CHARLOTTE, N.C. -- Aaron Rodgers had seen enough. He took one quick look at the still photograph on the screen -- the one that showed a wide-open Randall Cobb in vibrant high-definition color with not a Carolina Panthers defender to be found -- and sent his Microsoft Surface sideline tablet airborne.
“They caught that?” the Green Bay Packers quarterback said with a sheepish smile when told the TV cameras captured his toss of the tablet. “It’s a frustrating game [at times]. It’s exhilarating, but also frustrating when you make a mistake like that.”
That mistake was very un-Rodgers-like. Down by eight points and facing fourth-and-goal from the Carolina 4-yard line, Rodgers dropped back knowing a touchdown and successful two-point conversion would force overtime. Before the snap, he looked to his right and saw Panthers cornerback Charles “Peanut” Tillman lined up against wide receiver James Jones and cornerback Bene Benwikere matched up on Cobb.

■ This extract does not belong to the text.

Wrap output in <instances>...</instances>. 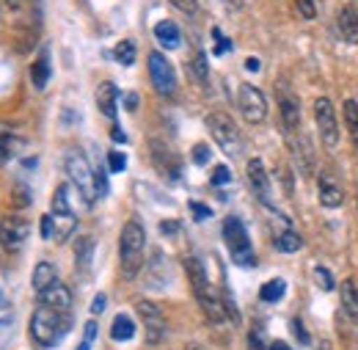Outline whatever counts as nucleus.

By the time he saw that Cobb was open, Rodgers had Panthers defensive tackle Kawann Short in his face as he threw the ball and couldn’t get enough on it. Panthers linebacker Thomas Davis intercepted it, and the Packers’ hopes were dashed.

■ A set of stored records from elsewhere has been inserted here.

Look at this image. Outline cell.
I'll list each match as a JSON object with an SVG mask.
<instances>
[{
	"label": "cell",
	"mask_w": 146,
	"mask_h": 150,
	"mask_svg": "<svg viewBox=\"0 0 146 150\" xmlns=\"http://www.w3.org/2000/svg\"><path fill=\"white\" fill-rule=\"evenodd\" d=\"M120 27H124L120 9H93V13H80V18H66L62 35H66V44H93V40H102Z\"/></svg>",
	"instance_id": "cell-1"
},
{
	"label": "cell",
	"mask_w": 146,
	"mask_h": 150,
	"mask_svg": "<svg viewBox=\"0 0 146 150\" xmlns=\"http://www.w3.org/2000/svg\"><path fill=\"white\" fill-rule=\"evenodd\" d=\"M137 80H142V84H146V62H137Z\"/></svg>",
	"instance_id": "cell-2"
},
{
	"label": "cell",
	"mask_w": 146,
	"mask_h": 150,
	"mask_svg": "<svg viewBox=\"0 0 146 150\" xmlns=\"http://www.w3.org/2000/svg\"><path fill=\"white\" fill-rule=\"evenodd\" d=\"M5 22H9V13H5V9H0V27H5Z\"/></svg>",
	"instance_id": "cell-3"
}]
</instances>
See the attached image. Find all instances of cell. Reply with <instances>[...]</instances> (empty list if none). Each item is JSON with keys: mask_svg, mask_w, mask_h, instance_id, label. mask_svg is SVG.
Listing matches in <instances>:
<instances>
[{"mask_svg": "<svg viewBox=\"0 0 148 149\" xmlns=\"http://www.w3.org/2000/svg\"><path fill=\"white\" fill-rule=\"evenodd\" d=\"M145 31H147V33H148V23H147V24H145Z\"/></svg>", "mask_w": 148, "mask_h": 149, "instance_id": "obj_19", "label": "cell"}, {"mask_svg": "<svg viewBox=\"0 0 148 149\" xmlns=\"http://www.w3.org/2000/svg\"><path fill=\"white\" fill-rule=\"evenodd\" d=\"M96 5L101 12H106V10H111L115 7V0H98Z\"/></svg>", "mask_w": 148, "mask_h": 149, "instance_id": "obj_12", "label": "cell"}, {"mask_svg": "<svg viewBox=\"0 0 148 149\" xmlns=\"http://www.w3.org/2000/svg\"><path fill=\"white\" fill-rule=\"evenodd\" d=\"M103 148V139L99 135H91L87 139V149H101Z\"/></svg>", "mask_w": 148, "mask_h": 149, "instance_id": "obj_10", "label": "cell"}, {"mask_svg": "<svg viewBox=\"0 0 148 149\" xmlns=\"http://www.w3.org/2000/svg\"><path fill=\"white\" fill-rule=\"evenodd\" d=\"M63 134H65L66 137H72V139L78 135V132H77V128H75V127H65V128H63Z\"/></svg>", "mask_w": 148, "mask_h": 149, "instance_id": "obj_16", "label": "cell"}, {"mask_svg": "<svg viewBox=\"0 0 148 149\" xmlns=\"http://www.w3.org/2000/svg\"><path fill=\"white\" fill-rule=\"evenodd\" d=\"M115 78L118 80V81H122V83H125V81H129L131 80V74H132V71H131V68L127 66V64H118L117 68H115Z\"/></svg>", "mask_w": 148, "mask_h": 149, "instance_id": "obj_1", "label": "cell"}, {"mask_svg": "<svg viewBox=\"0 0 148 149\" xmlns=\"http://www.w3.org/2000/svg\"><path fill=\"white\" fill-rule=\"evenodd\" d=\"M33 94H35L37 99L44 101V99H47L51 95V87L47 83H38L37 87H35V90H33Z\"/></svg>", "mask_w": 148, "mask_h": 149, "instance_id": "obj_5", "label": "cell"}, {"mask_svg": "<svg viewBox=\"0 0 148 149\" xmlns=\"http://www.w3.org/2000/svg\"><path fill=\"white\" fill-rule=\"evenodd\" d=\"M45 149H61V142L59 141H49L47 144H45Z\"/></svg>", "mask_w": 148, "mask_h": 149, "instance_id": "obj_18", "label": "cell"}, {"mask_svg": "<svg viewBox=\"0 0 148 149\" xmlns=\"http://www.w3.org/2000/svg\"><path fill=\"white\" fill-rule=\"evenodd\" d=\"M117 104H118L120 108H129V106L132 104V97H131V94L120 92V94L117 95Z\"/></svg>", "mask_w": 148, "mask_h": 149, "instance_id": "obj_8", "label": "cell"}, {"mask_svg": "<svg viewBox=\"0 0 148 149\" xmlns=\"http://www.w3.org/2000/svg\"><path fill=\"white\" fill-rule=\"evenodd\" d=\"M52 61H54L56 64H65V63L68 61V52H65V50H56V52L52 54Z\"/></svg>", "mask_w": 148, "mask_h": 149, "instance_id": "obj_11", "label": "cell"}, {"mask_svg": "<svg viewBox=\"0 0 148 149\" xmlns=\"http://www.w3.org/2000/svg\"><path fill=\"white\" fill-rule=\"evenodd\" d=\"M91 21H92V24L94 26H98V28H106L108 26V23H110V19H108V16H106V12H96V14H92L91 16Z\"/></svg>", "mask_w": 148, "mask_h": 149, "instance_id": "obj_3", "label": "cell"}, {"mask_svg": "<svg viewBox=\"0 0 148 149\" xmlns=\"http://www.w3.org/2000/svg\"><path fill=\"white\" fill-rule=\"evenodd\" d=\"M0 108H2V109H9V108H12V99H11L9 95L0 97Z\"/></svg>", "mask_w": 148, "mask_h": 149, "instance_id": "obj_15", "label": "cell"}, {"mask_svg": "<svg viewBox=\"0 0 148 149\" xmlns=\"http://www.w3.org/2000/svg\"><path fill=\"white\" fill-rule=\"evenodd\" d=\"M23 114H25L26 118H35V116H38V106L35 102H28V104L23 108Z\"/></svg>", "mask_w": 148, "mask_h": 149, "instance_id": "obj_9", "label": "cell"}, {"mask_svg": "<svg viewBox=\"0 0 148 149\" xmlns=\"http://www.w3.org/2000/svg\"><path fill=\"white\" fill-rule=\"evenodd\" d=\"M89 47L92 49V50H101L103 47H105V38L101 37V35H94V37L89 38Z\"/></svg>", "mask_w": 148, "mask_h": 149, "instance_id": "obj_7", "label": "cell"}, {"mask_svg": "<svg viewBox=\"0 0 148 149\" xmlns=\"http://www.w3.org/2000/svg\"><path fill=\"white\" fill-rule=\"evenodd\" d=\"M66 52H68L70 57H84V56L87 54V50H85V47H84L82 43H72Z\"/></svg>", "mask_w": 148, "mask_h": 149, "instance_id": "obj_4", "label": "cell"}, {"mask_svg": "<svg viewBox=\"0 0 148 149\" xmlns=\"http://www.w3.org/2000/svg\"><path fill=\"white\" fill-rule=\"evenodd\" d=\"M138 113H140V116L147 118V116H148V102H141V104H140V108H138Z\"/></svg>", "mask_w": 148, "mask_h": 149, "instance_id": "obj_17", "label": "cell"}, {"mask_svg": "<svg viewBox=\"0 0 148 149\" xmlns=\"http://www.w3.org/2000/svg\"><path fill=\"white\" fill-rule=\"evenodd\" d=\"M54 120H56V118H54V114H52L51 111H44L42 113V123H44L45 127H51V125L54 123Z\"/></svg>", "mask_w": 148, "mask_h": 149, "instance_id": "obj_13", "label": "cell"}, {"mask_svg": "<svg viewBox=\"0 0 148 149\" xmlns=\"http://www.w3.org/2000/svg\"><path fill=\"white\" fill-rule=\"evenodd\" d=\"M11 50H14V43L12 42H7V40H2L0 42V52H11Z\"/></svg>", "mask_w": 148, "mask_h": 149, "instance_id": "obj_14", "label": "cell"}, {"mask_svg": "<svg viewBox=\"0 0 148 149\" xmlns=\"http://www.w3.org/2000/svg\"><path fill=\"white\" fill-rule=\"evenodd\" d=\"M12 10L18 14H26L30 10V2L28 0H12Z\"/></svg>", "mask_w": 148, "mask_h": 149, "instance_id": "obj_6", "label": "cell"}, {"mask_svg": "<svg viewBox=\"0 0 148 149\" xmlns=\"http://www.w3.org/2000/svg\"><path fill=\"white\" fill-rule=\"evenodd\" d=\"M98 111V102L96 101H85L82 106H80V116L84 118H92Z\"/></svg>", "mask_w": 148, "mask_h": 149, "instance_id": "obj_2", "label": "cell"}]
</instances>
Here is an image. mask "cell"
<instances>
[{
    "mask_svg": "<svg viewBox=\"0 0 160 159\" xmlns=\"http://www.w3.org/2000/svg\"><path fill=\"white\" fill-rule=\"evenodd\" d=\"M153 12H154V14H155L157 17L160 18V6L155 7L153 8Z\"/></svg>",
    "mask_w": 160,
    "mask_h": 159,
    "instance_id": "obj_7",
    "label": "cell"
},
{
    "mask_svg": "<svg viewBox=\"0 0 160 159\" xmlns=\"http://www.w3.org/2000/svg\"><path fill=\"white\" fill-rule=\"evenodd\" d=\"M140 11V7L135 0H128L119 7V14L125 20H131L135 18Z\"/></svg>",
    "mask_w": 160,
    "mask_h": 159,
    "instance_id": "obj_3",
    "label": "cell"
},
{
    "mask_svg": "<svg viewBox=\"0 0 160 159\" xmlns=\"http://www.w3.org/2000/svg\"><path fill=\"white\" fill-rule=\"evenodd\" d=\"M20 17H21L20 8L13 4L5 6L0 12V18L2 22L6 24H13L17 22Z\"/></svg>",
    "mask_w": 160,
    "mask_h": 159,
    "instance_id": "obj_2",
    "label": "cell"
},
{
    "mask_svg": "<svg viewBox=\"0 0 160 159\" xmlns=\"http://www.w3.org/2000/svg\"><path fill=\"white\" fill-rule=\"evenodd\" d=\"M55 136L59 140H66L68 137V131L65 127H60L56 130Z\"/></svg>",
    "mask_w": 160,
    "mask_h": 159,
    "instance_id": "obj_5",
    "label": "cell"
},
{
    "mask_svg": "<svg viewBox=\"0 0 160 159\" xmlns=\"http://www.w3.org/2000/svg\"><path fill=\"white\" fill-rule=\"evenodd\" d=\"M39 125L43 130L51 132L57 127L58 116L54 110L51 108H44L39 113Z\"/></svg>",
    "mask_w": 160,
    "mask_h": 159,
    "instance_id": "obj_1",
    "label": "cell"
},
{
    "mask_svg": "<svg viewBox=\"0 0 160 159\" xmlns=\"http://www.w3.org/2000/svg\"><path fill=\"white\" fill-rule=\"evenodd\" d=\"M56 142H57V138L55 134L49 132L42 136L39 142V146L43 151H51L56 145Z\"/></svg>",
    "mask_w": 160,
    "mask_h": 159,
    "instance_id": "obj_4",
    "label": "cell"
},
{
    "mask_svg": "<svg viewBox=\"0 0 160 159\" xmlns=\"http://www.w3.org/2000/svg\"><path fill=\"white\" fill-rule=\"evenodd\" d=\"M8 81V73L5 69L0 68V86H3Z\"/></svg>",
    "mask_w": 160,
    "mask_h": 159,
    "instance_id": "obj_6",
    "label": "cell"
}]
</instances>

“It was a great [play] call. I looked out to ‘Peanut’ to see if he had eyes in the backfield, because I was worried about him sloughing off and tackling Randall short of the goal line,” Rodgers explained. “Turns out ‘J.J.’ ran ‘Peanut’ into 25 [Benwikere] and Randall’s wide open for the touchdown. So it’s disappointing.
“I had an easy opportunity for a pitch-and-catch touchdown, and I got scared by something. I can’t explain it. It was a mistake by myself. I’ll definitely be thinking about that one on the ride home.”

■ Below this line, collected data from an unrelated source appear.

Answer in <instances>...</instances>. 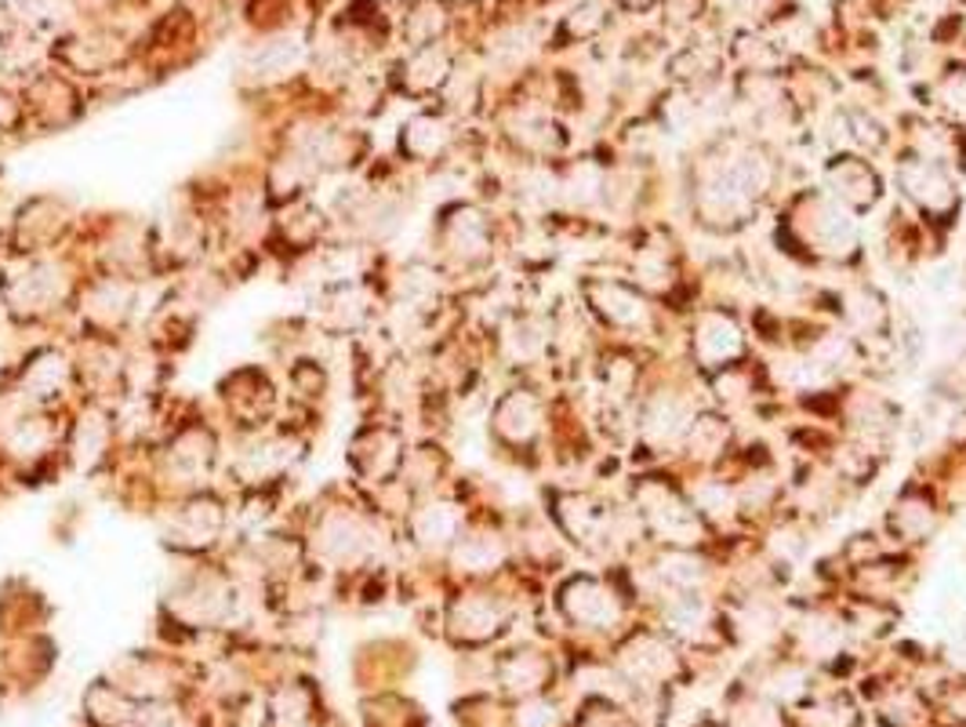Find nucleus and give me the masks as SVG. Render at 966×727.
I'll return each instance as SVG.
<instances>
[{
    "instance_id": "9b49d317",
    "label": "nucleus",
    "mask_w": 966,
    "mask_h": 727,
    "mask_svg": "<svg viewBox=\"0 0 966 727\" xmlns=\"http://www.w3.org/2000/svg\"><path fill=\"white\" fill-rule=\"evenodd\" d=\"M564 608L571 611V618H578V622H589V626L610 622V618L618 615L615 600H610V593L600 586V582H593V578H574L571 582V586L564 589Z\"/></svg>"
},
{
    "instance_id": "6e6552de",
    "label": "nucleus",
    "mask_w": 966,
    "mask_h": 727,
    "mask_svg": "<svg viewBox=\"0 0 966 727\" xmlns=\"http://www.w3.org/2000/svg\"><path fill=\"white\" fill-rule=\"evenodd\" d=\"M69 382V364L55 354V349H44L36 354L26 368H22V397L30 400H52L66 390Z\"/></svg>"
},
{
    "instance_id": "6ab92c4d",
    "label": "nucleus",
    "mask_w": 966,
    "mask_h": 727,
    "mask_svg": "<svg viewBox=\"0 0 966 727\" xmlns=\"http://www.w3.org/2000/svg\"><path fill=\"white\" fill-rule=\"evenodd\" d=\"M47 419H36V415H30V419H19L15 426H11V433H8V447L15 455H41L44 447H47V426H44Z\"/></svg>"
},
{
    "instance_id": "0eeeda50",
    "label": "nucleus",
    "mask_w": 966,
    "mask_h": 727,
    "mask_svg": "<svg viewBox=\"0 0 966 727\" xmlns=\"http://www.w3.org/2000/svg\"><path fill=\"white\" fill-rule=\"evenodd\" d=\"M491 245V229H487V218L473 208H455L444 218V248L462 262L480 259Z\"/></svg>"
},
{
    "instance_id": "1a4fd4ad",
    "label": "nucleus",
    "mask_w": 966,
    "mask_h": 727,
    "mask_svg": "<svg viewBox=\"0 0 966 727\" xmlns=\"http://www.w3.org/2000/svg\"><path fill=\"white\" fill-rule=\"evenodd\" d=\"M495 430L506 444H528L538 433V404L531 393H509L495 411Z\"/></svg>"
},
{
    "instance_id": "f3484780",
    "label": "nucleus",
    "mask_w": 966,
    "mask_h": 727,
    "mask_svg": "<svg viewBox=\"0 0 966 727\" xmlns=\"http://www.w3.org/2000/svg\"><path fill=\"white\" fill-rule=\"evenodd\" d=\"M833 178H836L843 197H847L850 204H858V208H865V204L876 197V175L858 161H847V164L833 167Z\"/></svg>"
},
{
    "instance_id": "a211bd4d",
    "label": "nucleus",
    "mask_w": 966,
    "mask_h": 727,
    "mask_svg": "<svg viewBox=\"0 0 966 727\" xmlns=\"http://www.w3.org/2000/svg\"><path fill=\"white\" fill-rule=\"evenodd\" d=\"M506 346H509V354L517 357V360H534V357L545 349V332H542V324L531 321V317L512 321V324L506 327Z\"/></svg>"
},
{
    "instance_id": "39448f33",
    "label": "nucleus",
    "mask_w": 966,
    "mask_h": 727,
    "mask_svg": "<svg viewBox=\"0 0 966 727\" xmlns=\"http://www.w3.org/2000/svg\"><path fill=\"white\" fill-rule=\"evenodd\" d=\"M215 463V441L207 430H182L175 441L167 444V469L175 473L182 484H200Z\"/></svg>"
},
{
    "instance_id": "f03ea898",
    "label": "nucleus",
    "mask_w": 966,
    "mask_h": 727,
    "mask_svg": "<svg viewBox=\"0 0 966 727\" xmlns=\"http://www.w3.org/2000/svg\"><path fill=\"white\" fill-rule=\"evenodd\" d=\"M69 276L58 270L55 262L36 259L30 262L19 276L8 281V306L22 313V317H41V313L55 310L66 299Z\"/></svg>"
},
{
    "instance_id": "20e7f679",
    "label": "nucleus",
    "mask_w": 966,
    "mask_h": 727,
    "mask_svg": "<svg viewBox=\"0 0 966 727\" xmlns=\"http://www.w3.org/2000/svg\"><path fill=\"white\" fill-rule=\"evenodd\" d=\"M131 302H134V287L128 281H120V276H106V281L88 287V295L80 302V313L88 324L109 332V327H120L128 321Z\"/></svg>"
},
{
    "instance_id": "7ed1b4c3",
    "label": "nucleus",
    "mask_w": 966,
    "mask_h": 727,
    "mask_svg": "<svg viewBox=\"0 0 966 727\" xmlns=\"http://www.w3.org/2000/svg\"><path fill=\"white\" fill-rule=\"evenodd\" d=\"M222 524H226L222 506L207 499V495H193L189 502L171 509L164 535L171 545H178V550H204V545H211L218 539Z\"/></svg>"
},
{
    "instance_id": "423d86ee",
    "label": "nucleus",
    "mask_w": 966,
    "mask_h": 727,
    "mask_svg": "<svg viewBox=\"0 0 966 727\" xmlns=\"http://www.w3.org/2000/svg\"><path fill=\"white\" fill-rule=\"evenodd\" d=\"M901 186L915 204H923V208H931V211H948L952 204H956L952 182L945 175V167H937V161L901 164Z\"/></svg>"
},
{
    "instance_id": "f8f14e48",
    "label": "nucleus",
    "mask_w": 966,
    "mask_h": 727,
    "mask_svg": "<svg viewBox=\"0 0 966 727\" xmlns=\"http://www.w3.org/2000/svg\"><path fill=\"white\" fill-rule=\"evenodd\" d=\"M458 509L451 502H433V506H422L419 513H414V539H419L422 545H430V550H439V545H451L458 542Z\"/></svg>"
},
{
    "instance_id": "4468645a",
    "label": "nucleus",
    "mask_w": 966,
    "mask_h": 727,
    "mask_svg": "<svg viewBox=\"0 0 966 727\" xmlns=\"http://www.w3.org/2000/svg\"><path fill=\"white\" fill-rule=\"evenodd\" d=\"M106 447H109V422L102 411L80 415L77 430H73V463L80 469H91L95 463H102Z\"/></svg>"
},
{
    "instance_id": "f257e3e1",
    "label": "nucleus",
    "mask_w": 966,
    "mask_h": 727,
    "mask_svg": "<svg viewBox=\"0 0 966 727\" xmlns=\"http://www.w3.org/2000/svg\"><path fill=\"white\" fill-rule=\"evenodd\" d=\"M375 539L378 535H375L371 520L346 506V509H332V513L321 520L313 545L324 561H332L338 567H346V564L352 567L375 553Z\"/></svg>"
},
{
    "instance_id": "9d476101",
    "label": "nucleus",
    "mask_w": 966,
    "mask_h": 727,
    "mask_svg": "<svg viewBox=\"0 0 966 727\" xmlns=\"http://www.w3.org/2000/svg\"><path fill=\"white\" fill-rule=\"evenodd\" d=\"M352 463H357L367 477H386L400 466V441L389 430H363L352 444Z\"/></svg>"
},
{
    "instance_id": "dca6fc26",
    "label": "nucleus",
    "mask_w": 966,
    "mask_h": 727,
    "mask_svg": "<svg viewBox=\"0 0 966 727\" xmlns=\"http://www.w3.org/2000/svg\"><path fill=\"white\" fill-rule=\"evenodd\" d=\"M455 561L466 572H491L506 561V545L498 535H466L455 542Z\"/></svg>"
},
{
    "instance_id": "2eb2a0df",
    "label": "nucleus",
    "mask_w": 966,
    "mask_h": 727,
    "mask_svg": "<svg viewBox=\"0 0 966 727\" xmlns=\"http://www.w3.org/2000/svg\"><path fill=\"white\" fill-rule=\"evenodd\" d=\"M444 145H447V124L439 117H414L408 124L403 150H408L414 161H433Z\"/></svg>"
},
{
    "instance_id": "ddd939ff",
    "label": "nucleus",
    "mask_w": 966,
    "mask_h": 727,
    "mask_svg": "<svg viewBox=\"0 0 966 727\" xmlns=\"http://www.w3.org/2000/svg\"><path fill=\"white\" fill-rule=\"evenodd\" d=\"M738 349H741V332H738V324H730L727 317H708L698 327V357L708 364V368L727 364Z\"/></svg>"
}]
</instances>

As a result, Rodgers found little solace in the comeback, which he rightly said utilized some “schoolyard ball” at times: On his Houdini escape and improbable 36-yard completion to Jones on a fourth-and-14 play to set up one touchdown, and on his 17-yard completion to Cobb on fourth-and-5 to set up the final sequence.
“I’m most disappointed about the last play. I’ll have to look at the other plays to give you a better opinion,” Rodgers said. “The whole thing is disappointing. To be able to play that poorly and then to come back and be so close to sending it to overtime is frustrating.”
Just as frustrating for Rodgers, who threw for just 77 yards in the worst full-game performance of his career during the Packers’ embarrassing 29-10 loss to the Denver Broncos, was how out of sync the offense was before the comeback.
Rodgers finished the game 25-of-48 for 369 yards with four touchdowns, an interception, and was sacked five times for a passer rating of 96.6. But his numbers belied the Packers’ offensive struggles for much of the game. The biggest issue: Green Bay was just 3-of-14 on third-down conversions. The Packers are now just 5-of-22 over the past two games and 31-of-91 (34.1 percent) on the season.
By comparison, the Packers converted 47.2 percent of their third downs last year when Rodgers won his second NFL MVP, and 48.1 percent of them in 2011, when he won his first.
“The one obvious component of our offense that is not where it needs to be [is], we’re not in a rhythm,” Packers coach Mike McCarthy said. “That’s the result of it. We got into a hole there and came out in pretty much two-minute style offense the whole second half. [That] puts a huge stress on your protection unit, particularly your offensive line. We need to play better.”
And that includes Rodgers, who intentionally took a very upbeat tack -- when not discussing the final play -- after the game, saying the Packers “feel confident if we have to come in here in the playoffs that we can get the job done.”
Asked why he and his team felt that way, Rodgers replied, “We can play better on both sides of the ball. It’s a good team, but we showed some things there. We can move the ball. We stopped them when we had to. We’ve just got to start a little faster in the game. We spotted them 20 quick points and then we’re down 23 at one point in the fourth.
“I think this is a talented team. We’ve shown in the past we can win on the road. I feel confident that we can do it down the line.”